Nagas, Meat, Politics, Excess

By Imlisanen Jamir

For Naga people, feasting has always been the primary language of celebration. This is not new. We have long measured joy in firewood burned, animals slaughtered, and the number of people fed without restraint. Generosity has always been a cultural muscle we flex instinctively — an inheritance from village kitchens where abundance meant community, not competition.

But even with such deep roots, it’s worth asking what feasting has come to mean today. The question is no longer “Are you celebrating?” but “How much meat is on the table?” The size of the feast has become the shorthand for sincerity. A celebration isn’t judged by the laughter around the hearth but by how heavily the plates bend under meat.

The feast has become a spectacle, a statement. Abundance is proof of love, status, and capability. And because everyone knows this unspoken rule, the pressure is relentless. No host wants to be remembered for “not enough” — it would be social humiliation dressed as politeness. People cook and serve out of fear of being talked about. Warm hospitality turns into quiet anxiety.

Hospitality becomes labour. The kind of labour that begins before sunrise and stretches until the last guest leaves, leaving not a trace of tiredness on the face of those who cooked. The season expects smiles even when the hosts are exhausted. It demands participation even from those who desperately need a moment to sit and breathe.
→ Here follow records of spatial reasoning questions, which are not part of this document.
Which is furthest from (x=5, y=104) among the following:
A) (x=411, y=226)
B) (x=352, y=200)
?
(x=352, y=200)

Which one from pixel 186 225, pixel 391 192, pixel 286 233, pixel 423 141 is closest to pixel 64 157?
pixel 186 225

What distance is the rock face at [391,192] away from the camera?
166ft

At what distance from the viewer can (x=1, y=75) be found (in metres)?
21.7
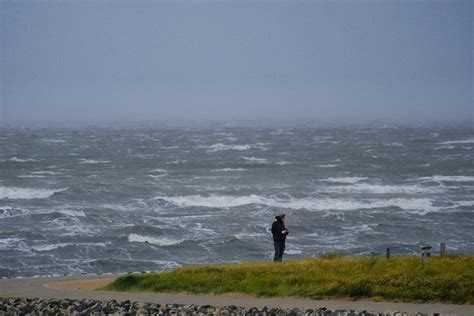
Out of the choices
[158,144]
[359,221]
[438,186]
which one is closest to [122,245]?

This isn’t a rejection of the feast. Naga food culture is rich, proud, and deeply communal. Meat is not just meat — it is history, identity, resistance against being told what we should or should not eat. But the pride that once stemmed from community is too often expressed now through excess. We rely on surplus to communicate what words supposedly fail to say: welcome, celebration, respect.
Yet culture is not fragile. It does not need to be padded with kilos of flesh to survive.

Maybe the more dangerous thing is how quickly we normalize exhaustion — especially women’s exhaustion. The hands that feed us work the hardest, speak the least, and are noticed only when the plates run dry. Behind every feast is a human cost we seldom acknowledge, because the show must go on.
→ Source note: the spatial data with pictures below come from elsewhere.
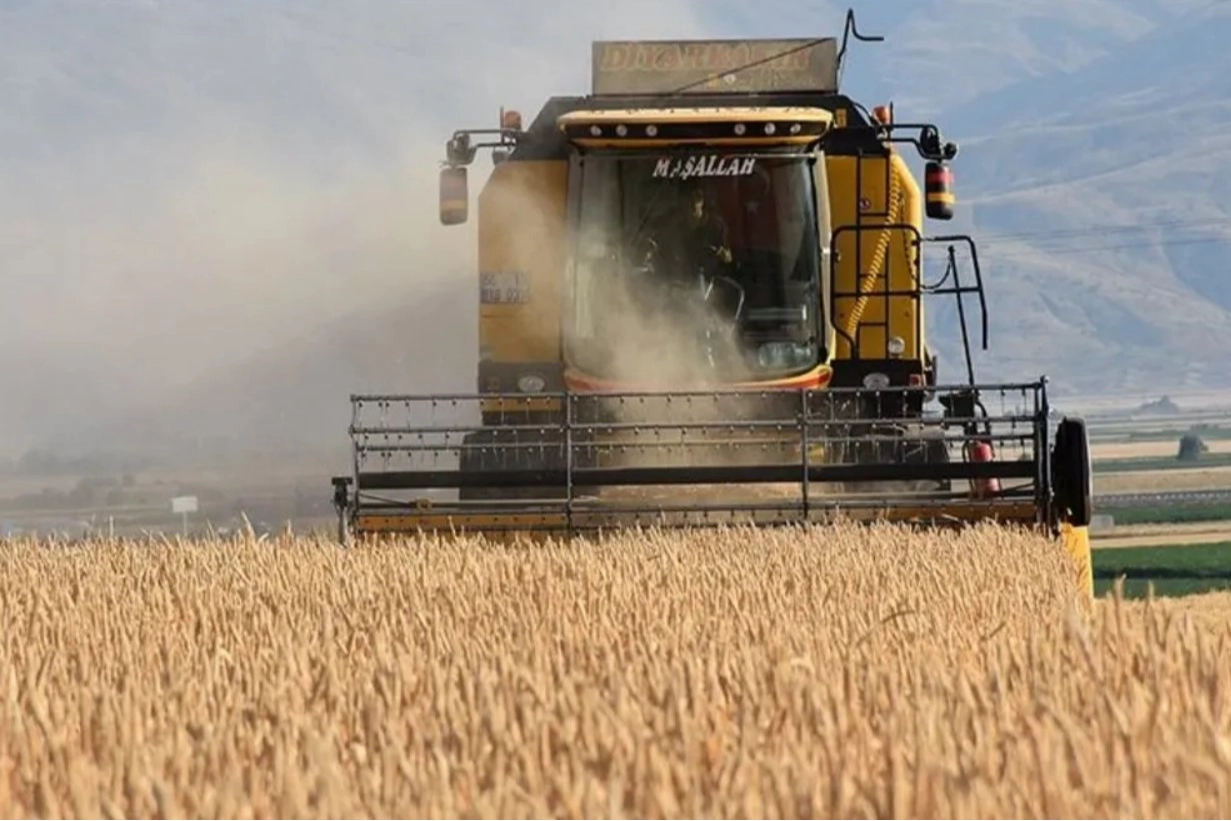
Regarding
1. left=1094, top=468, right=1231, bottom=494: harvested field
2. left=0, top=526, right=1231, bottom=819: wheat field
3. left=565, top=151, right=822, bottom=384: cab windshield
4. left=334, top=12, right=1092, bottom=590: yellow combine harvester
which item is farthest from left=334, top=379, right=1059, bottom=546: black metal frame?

So perhaps, in this season of feasts, we can make space for a different kind of pride. The pride of presence. The pride of enough.
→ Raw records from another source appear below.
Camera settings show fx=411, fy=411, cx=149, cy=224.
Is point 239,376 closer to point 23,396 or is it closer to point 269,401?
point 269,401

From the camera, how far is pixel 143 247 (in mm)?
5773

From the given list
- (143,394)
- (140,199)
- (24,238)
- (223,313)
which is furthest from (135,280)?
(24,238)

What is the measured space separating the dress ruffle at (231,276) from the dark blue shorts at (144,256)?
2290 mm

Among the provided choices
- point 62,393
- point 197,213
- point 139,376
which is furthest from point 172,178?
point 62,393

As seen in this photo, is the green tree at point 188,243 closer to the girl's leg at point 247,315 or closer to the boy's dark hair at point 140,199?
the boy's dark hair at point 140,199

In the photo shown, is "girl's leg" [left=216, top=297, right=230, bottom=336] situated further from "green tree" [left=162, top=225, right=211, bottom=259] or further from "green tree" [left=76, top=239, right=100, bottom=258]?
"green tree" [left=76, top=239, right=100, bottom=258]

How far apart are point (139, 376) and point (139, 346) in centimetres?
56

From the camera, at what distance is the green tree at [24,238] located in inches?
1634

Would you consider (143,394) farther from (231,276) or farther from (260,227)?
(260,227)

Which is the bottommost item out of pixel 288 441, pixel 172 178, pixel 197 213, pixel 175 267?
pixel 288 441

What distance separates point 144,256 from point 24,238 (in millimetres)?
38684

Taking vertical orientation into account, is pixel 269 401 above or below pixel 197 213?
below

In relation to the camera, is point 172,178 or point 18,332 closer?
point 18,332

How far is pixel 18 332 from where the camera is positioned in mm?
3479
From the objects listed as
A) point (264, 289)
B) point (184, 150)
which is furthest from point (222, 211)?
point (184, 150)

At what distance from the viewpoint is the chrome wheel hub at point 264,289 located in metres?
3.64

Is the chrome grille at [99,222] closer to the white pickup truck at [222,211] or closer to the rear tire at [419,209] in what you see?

What if we measured hospitality not by leftovers stacked in refrigerators, but by the comfort our guests felt? What if the greatest offering wasn’t a mountain of meat, but the time we gave each other? What if enough was enough?

We don’t need to abandon the feast to reclaim its meaning. We only need to remember that the table is a place for people — not performance.

That the best celebrations are not eaten — they are shared.